Borhaber.net sitemiz çok okunan ve gündemi oluşturan bir site olunca Niğdeli hemşerilerimizin de gündemdeki konulara ilişkin çeşitli yazılarını ulaştırıyor. İşte yine bir hemşerimiz güzel bir yazı yazmış…
 
Mehmet Akif YAZICI  yazdı
 
 
İnsanın en güçlü hafızasının koku hafızası olduğu söylenir. Bu durumda Niğde’ye gelenler bir daha Niğde’yi hiç unutamayacaklardır. Beklide yetkililer şehrimiz unutulmaz bir şehir olsun diye işin üstüne gitmiyorlar. Şehrin üstünü sarar tüp kokusuna benzer o sinsi o alçak o kahpe koku hangi hafızlardan silinebilir ki. Nasıl ki Malatya kaysısıyla, Bursa şeftalisiyle meşhursa, Niğde’de bundan sonra kokusuyla meşhur bir ilimiz olacaktır.
 
Şaka bir tarafa şu Akkaya barajının kokusundan insan artık iyicene tiksinti duyuyor. Burayı bu hale getiren adamların hiç mi Allahtan korkusu yok acaba. Bu koku Niğde gibi güzel bir şehire hiç yakışıyor mu? Madem arıtma tesisini kimse çalıştırmak istemiyor, madem fabrikalar milletin sağlığını hiçe sayıyor öyleyse durmayın çekin alttan boruları taşıyın atıkları uzaklara. Kapatın Akkaya barajını. Bitsin bu kirlilik. Bitsin bu şehrin üstüne kâbus gibi çöken işkence.  Bu suyun en az on katı suyu arıtan belediyeler, tesisler var ve buralardan ne bir koku ne bir gaz yayılıyor. Burada ki asıl sorun bir arıtma sorunundan ziyade bir iyi niyet ve vicdan sorunu olarak durmakta.
 
Geçenlerde Bucakçayır’dan geçtim. Orda stadın arkasında ki boş çayırlığa inşaat artıkları ve moloz döküldüğünü gördüğümde memleketimiz adına gerçekten üzüldüm. Yeşil bir kilim gibi serili olan bu çayırlığı mahveden zihniyete açtım ağzımı yumdum gözümü. Bu memlekette hiç mi şehrini seven insan yok hiç mi taşın altına elini koyacak bir yetkili yok. Herkes bir nemelazımcılık hastalığına tutulmuş herkes birbirini yağlamakla meşgul.

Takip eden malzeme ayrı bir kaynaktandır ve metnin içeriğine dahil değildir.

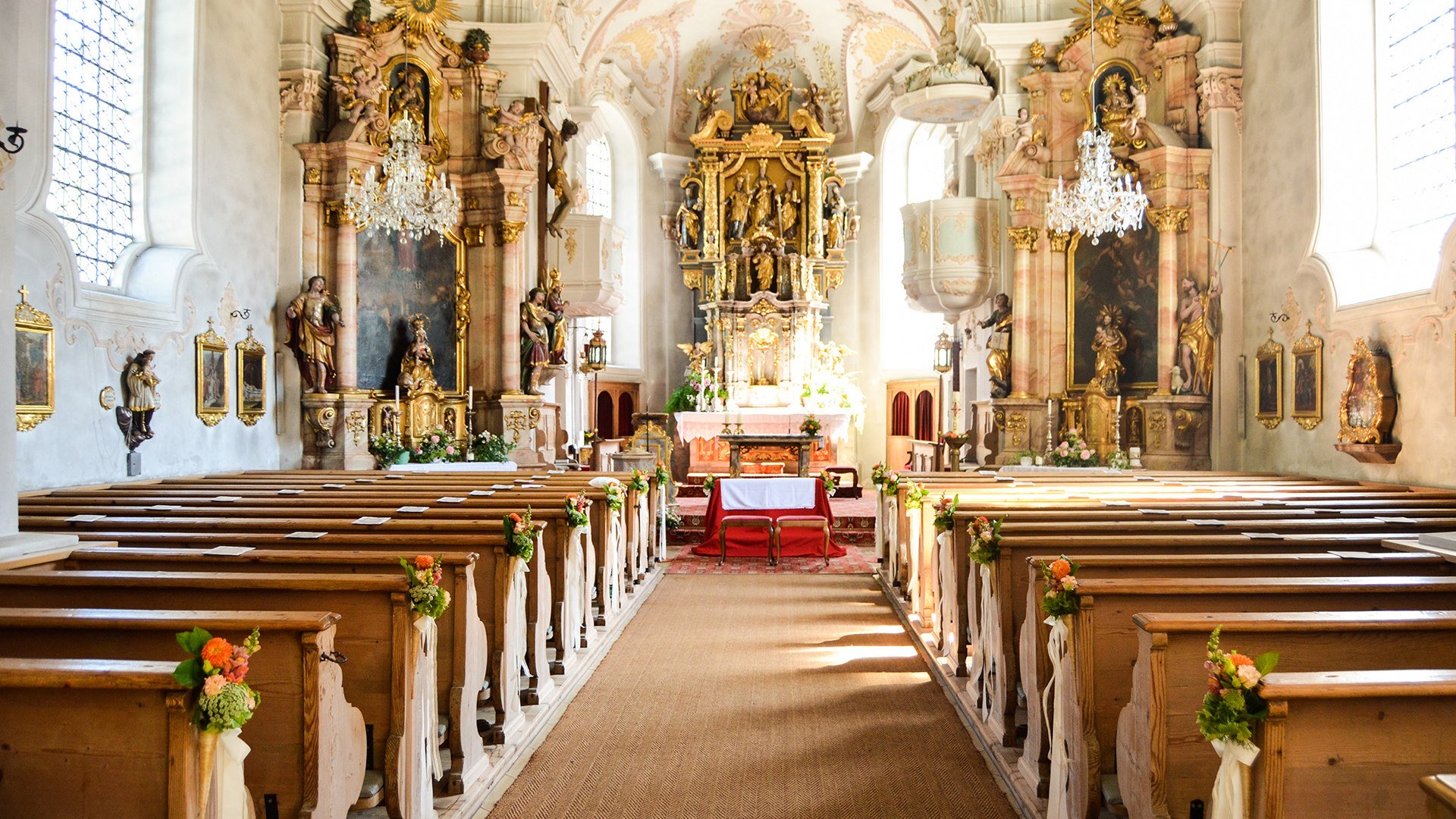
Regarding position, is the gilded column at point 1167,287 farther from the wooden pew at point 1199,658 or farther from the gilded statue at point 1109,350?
the wooden pew at point 1199,658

Elin gâvuru yeşili artırıp korumaya çalışırken bizim insanımız nerde bir yeşil alan varsa mahvetme derdinde. Vallahi billahi gâvurlar şahadet getirse bizden daha kaliteli Müslüman olacaklar.
Dinimiz temizlik dini ama şehrimiz pislik içinde. Evet, kendi pisliğimizde boğulup kendi pisliğimizi arıtmaktan aciz insanlar haline geldik. İşimiz gücümüz gösteriş ile kibir olmuş. Kibirden milletin yanına yaklaşılmıyor. Herkes her şeyi en iyi şekilde biliyor zaten.
 
Unuttuğumuz şu ki, Müslümanlık sadece abdest namaz oruçtan ibaret değil. Kul hakkı yememek başkalarına eziyet etmemek Allahın yarattığı doğal dengeyi bozmamakta Müslümanlığa girer. Trafik kurallarına uymakta Müslümanlığa girer. Her tarafa inşaat yapıp şehri hacimsel olarak büyütmek gelişme değildir. Asıl gelişme sanatta estetikte bilimde olan gelişmedir. Utanmasalar tüm şehri kat karşılığı müteahhide verip bir köşeye çekilecek adamların arasında yaşıyoruz.
 
Niğde’nin Amas bağları, Tepe bağları, Bucakçayır mevkii ve Kayardı ne yazık ki inşaatlarla mahvediliyor. Şimdi de gözlerini Hançerli, Hamamlı, Kumluca ve Ferteğe diken inşaat baronları memleketin havasını suyunu kirletip üstüne üstlük birde para ve itibar kazanıyorlar. Şehir üç tane inşaatçının elinde oyuncak olmuş. Bir Allahın kulu bunlara dur demiyor. Herkes bu talandan memnun ne de olsa. Bedavadan alın teri dökmeden gelsin kat karşılığı daireler gelsin arazi “rant”ının meyveleri. Bu durumda kim bu tekere çomak sokabilir ki.
 
Bu şehri bu duruma getirenleri Allaha havale ediyoruz. Keşke şehrimizin insanları birbiriyle uğraşıp hasetlik yapmayı bıraksalar da birazda memleketleriyle ilgilenseler ne güzel olurdu.